La propuesta de ayuno -incluido el ayuno de los deseos- que nos hace la Iglesia a
partir de su sabiduría espiritual y de su experiencia pedagógica secular, no nos
debería pasar por alto. Cada uno debería encontrar la medida del propio ayuno, en la
comida y en la bebida, y, también, en todo aquello que de alguna manera nutre
positiva o negativamente nuestra inteligencia, nuestra afectividad, nuestros
sentimientos, nuestras relaciones humanas, nuestros ocios y evasiones. Cada uno
tiene que ver en qué cosa debe poner moderación o bien debe abstenerse totalmente.

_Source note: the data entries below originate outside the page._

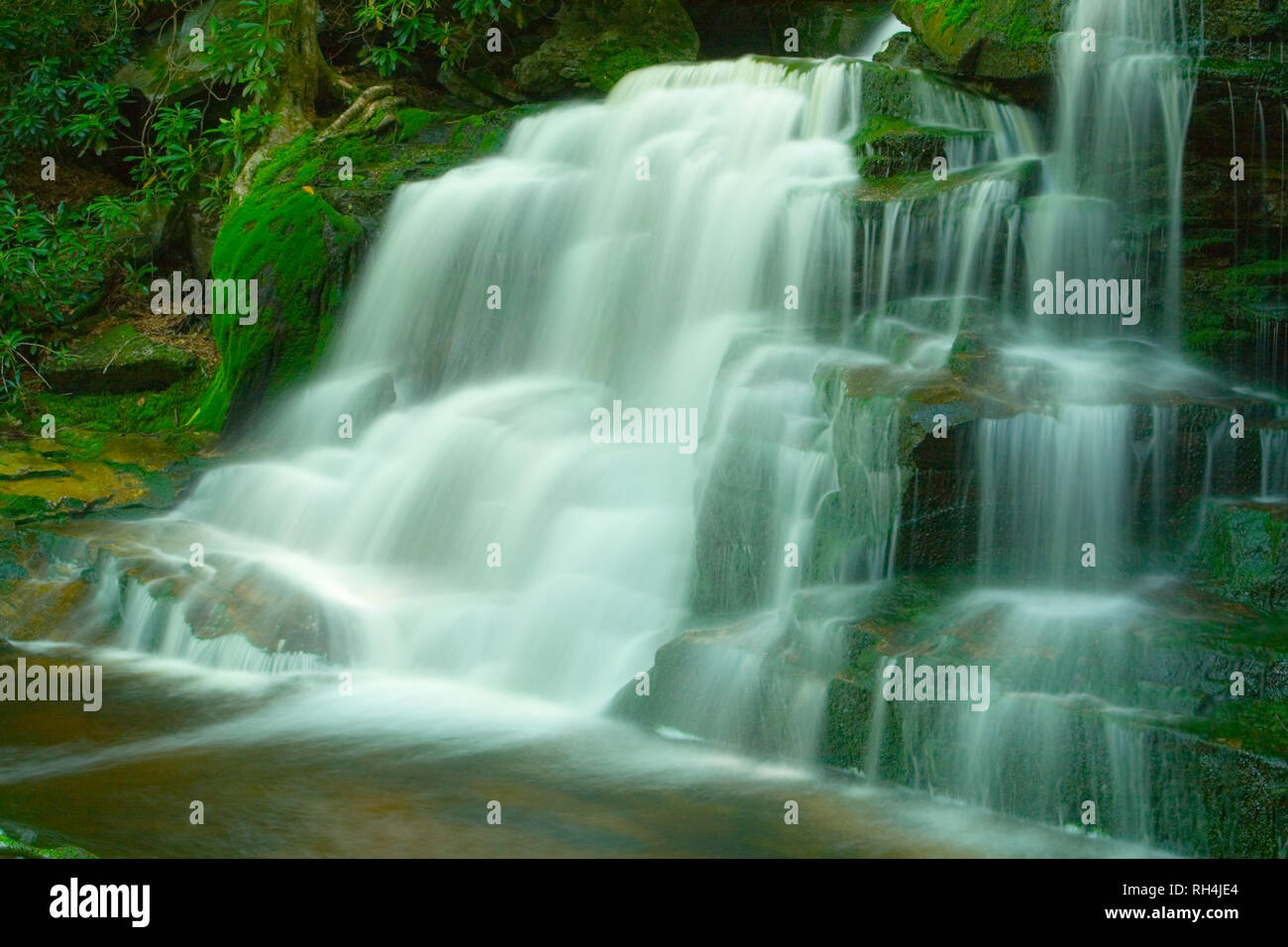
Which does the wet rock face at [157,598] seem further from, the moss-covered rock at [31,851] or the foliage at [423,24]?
the foliage at [423,24]

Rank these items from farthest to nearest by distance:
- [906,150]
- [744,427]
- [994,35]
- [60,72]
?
[60,72], [994,35], [906,150], [744,427]

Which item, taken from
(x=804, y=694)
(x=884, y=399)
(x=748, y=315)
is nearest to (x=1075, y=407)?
Result: (x=884, y=399)

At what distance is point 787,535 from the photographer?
23.1 feet

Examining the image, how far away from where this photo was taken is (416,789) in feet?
A: 18.9

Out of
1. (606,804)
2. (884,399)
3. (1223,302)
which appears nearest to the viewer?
(606,804)

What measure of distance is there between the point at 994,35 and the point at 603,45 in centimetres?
473

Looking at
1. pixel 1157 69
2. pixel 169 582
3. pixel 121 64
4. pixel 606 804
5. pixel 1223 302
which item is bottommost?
pixel 606 804

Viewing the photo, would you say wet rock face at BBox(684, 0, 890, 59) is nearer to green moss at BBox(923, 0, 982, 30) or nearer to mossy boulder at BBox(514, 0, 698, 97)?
mossy boulder at BBox(514, 0, 698, 97)

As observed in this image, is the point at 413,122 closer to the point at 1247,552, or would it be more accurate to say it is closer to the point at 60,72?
the point at 60,72

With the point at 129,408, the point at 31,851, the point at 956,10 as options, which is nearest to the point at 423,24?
the point at 129,408

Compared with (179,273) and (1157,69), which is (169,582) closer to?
(179,273)

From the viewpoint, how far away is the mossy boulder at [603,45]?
41.7 ft

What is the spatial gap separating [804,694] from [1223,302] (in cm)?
389

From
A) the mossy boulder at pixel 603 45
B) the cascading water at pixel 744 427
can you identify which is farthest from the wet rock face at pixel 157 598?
the mossy boulder at pixel 603 45
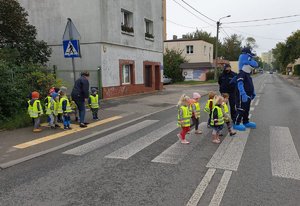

Moderar el uso de las cosas, vivir con sobriedad, debe ayudar a moderar nuestros
deseos y conocer la tendencia al mal que hay dentro de nosotros. Así seremos más
conscientes de cuáles son las cosas de las que tenemos hambre, de las que nos
nutrimos, de las que vivimos. Y a partir de aquí podremos ordenar nuestros deseos en
torno a lo que es verdaderamente central en nuestra vida de cristianos. El ayuno -tanto
de la comida y la bebida como de otras cosas- debe ser siempre según lo que Jesús
enseña en el evangelio de hoy. Él sabe que fácilmente podemos tener la tentación de
convertir el ayuno en un alarde de falsa espiritualidad o en una obra que busca
obtener méritos en vez de manifestar la humildad ante Dios. Por eso el ayuno ha de
vivir en el secreto, en la humildad, buscando sólo responder a la llamada a conversión;
buscando hacernos aptos para recibir el perdón de Dios, abrirnos más a la justicia, a la
solidaridad, a compartir nuestros bienes. En una palabra, buscando el abrirnos más al
amor de Dios y del prójimo, sobre todo ahora cuando tanta gente sufre las
consecuencias de la crisis. De lo contrario, sería mejor no ayunar y, por tanto, no
iniciar siquiera el ejercicio cuaresmal.
Porque iniciar la cuaresma participando en esta celebración requiere la coherencia de
iniciar un proceso de conversión y de renovación espiritual. Efectivamente, la ceniza
que recibiremos dentro de unos momentos nos instituye como pecadores públicos. Por
el hecho de acercarnos a recibirla, reconocemos ante todo el mundo que somos
pecadores. Pero, al mismo tiempo, nos confiamos a la misericordia de Dios que no
quiere la muerte del pecador, sino que se convierta y viva (cf. Ez 33, 11). Con este
espíritu hemos de vivir esta celebración y la cuaresma. Porque recibir la ceniza e
iniciar el ejercicio cuaresmal nos tiene que llevar a convertirnos, a una mayor fidelidad
a la Palabra de Dios, a moderar nuestros deseos, a amar más al Dios del Amor
crucificado y, desde él, a toda persona. Así podremos llegar con alegría a la Santa
Pascua y renovar con nueva vitalidad nuestros compromisos bautismales.